B. anxious/phobic states (e.g., noise phobia, separation anxiety);

C. neurobehavioral disorders related to dementia and senile dementias, including Alzheimer's type in humans and the canine/feline counterpart CDS (Cognitive Dysfunction Syndrome).

18. A composition comprising or consisting of a mixture of palmitoylethanolamide, preferably ultra-micronized palmitoylethanolamide, melatonin or TRP or 5H-TRP, optionally DHA and pharmaceutically acceptable excipients, wherein the PEA/melatonin weight ratio is preferably between at least 11:1 and 8:1, or between at least 10:1 and 9:1, and when PEA is in a micronized or non-micronized form, the PEA/melatonin weight ratio is preferably between at least 20:1 and 10:1, or between at least 18:1 and 12:1, or wherein the PEA/TRP or PEA/5H-TRP weight ratio is preferably between at least 5:1 and 1:10, or between at least 3:1 and 1:6.

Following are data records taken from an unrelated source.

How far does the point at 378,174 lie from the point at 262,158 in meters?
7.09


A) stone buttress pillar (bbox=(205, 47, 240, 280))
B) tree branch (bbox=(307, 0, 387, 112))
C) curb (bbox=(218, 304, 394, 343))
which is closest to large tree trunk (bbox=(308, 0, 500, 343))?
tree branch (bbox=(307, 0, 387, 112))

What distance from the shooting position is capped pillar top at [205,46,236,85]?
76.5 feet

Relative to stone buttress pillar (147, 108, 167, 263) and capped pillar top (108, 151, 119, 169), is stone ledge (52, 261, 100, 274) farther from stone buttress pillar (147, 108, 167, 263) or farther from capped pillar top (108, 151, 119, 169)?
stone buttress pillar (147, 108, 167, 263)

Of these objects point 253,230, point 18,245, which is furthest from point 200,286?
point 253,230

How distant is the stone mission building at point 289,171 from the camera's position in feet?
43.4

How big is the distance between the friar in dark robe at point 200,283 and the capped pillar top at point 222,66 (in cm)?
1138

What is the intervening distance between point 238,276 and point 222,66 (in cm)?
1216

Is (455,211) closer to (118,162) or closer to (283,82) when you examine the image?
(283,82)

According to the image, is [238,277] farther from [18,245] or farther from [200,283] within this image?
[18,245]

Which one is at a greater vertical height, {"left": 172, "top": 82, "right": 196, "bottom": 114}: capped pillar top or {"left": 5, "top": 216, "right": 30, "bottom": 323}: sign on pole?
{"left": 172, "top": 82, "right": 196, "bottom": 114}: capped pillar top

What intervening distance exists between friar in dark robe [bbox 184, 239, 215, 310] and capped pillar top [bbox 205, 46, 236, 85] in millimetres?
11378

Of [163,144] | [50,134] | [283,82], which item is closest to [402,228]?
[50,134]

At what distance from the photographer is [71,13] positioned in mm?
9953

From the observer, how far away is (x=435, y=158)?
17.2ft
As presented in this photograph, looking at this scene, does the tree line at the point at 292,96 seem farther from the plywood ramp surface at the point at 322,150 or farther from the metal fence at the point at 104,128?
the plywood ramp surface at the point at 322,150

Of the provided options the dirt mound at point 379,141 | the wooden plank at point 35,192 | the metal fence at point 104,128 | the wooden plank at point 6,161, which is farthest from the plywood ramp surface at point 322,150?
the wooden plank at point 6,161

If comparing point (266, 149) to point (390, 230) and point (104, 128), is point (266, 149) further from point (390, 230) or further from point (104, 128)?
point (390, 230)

19. A pharmaceutical or veterinary formulation, dietary compositions, food supplements, complementary feeds, or foods for special medical purposes comprising the composition according to claim 18.

20. The formulation according to claim 19, containing PEA and melatonin, wherein the PEA is between 200 and 1500 mg and the melatonin is between 0.1 and 5 mg.